Harris and Karwah became engaged. They were married to January 2016 while Karwah was pregnant with their third child, who was born a few months later. In the summer of 2016, Karwah became pregnant with their fourth child, which they agreed would be their last. The couple, who were religious but already had three small children, thought of having an abortion, but chose to keep the baby.

===Death from complications of childbirth===
Salome Karwah went through a difficult pregnancy. In February 2017, Karwah underwent a caesarean section though she was suffering from high blood pressure at the time. Although she had high blood pressure, Karwah was discharged from Eternal Love Winning Africa Hospital (ELWA) on the outskirts of Monrovia several days after undergoing the caesarean. She and Harris returned to their home to care for their new infant son, Jeremiah Solomon Karwah, and their other children. Karwah continued to feel unwell, exhibit spikes in blood pressure, and confided to family members that staff at ELWA hospital had neglected her complications. Just hours after arriving home, Karwah collapsed and began foaming at the mouth.

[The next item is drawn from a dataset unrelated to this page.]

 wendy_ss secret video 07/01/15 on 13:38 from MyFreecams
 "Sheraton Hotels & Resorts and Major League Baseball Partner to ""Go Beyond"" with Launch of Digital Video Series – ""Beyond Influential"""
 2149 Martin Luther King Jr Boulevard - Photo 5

Her husband rushed her back to ELWA hospital on the night of 19 February 2017. However, the doctor who specialized in treating ebola survivors was not on duty. Another doctor refused to treat Karwah, who remained in the car for three hours while suffering from convulsions and seizures. Harris eventually went to the emergency room himself and brought out a wheelchair to bring his wife into the hospital. According to Harris, the doctor and nurses on duty still refused to see or touch Karwah, telling him that he would have to take her to another hospital. Harris gave his account to NPR, saying ""[The doctor] was checking Facebook...I had to rush into the emergency room myself to get a wheelchair, but I was struggling to take her from the car to put her in it. Other nurses came to help me, but the doctor told me that she would not touch her, and that if [Salome] stayed [at the hospital] she would die."

He managed to contact an epidemiologist named Dr. Mosoka Fallah, who arrived at ELWA three hours later and finally admitted Karwah to the hospital. Despite his efforts, Salome Karwah, who had survived ebola, died from complications of childbirth on 21 February 2017 at the age of 28, just four days after giving birth.

Harris and Karwah's sister, Josephine, accused the ELWA staff of malpractice due to her status as a former ebola patient. They accuse the medical staff of providing inadequate care because they were afraid to touch her. Josephine Manly, Karwah's sister who also survived ebola, reiterated Harris's claims of poor treatment by hospital staff, saying "They said she was an Ebola survivor. They didn't want contact with her fluids. They all gave her distance. No one would give her an injection." Manly believes that Karwah would have survived the child birth complications if she had received proper, timely emergency medical treatment.

The mistaken belief that ebola survivors can still transmit the disease remains widespread across the country, including among medical staff, which may have contributed to Karwah's death. According to the Associated Press, the country's chief medical officer, Dr. Francis Kateh, echoed this falsehood when he told reporters that "the hospital knew she had Ebola and they operated on her, which put them at more risk."

Tributes came in from around the world, including her former employer, Médecins Sans Frontières, who wrote, "Salome's own experience of Ebola gave her incredible empathy for the patients that she worked so hard to care for...Our many staff who remember working with her speak of her strength and compassion, but also of her smile...She made a huge contribution to MSF's work at the height of the outbreak in Monrovia." Ella Watson-Stryker, a MDF health promoter and colleague of Karwah, told Time magazine of the shock of her death, "To survive Ebola and then die in the larger yet silent epidemic of health system failure … I have no words." Karwah's life was remembered on BBC Radio 4's obituary programme Last Word by Time magazine's Africa correspondent, Aryn Baker.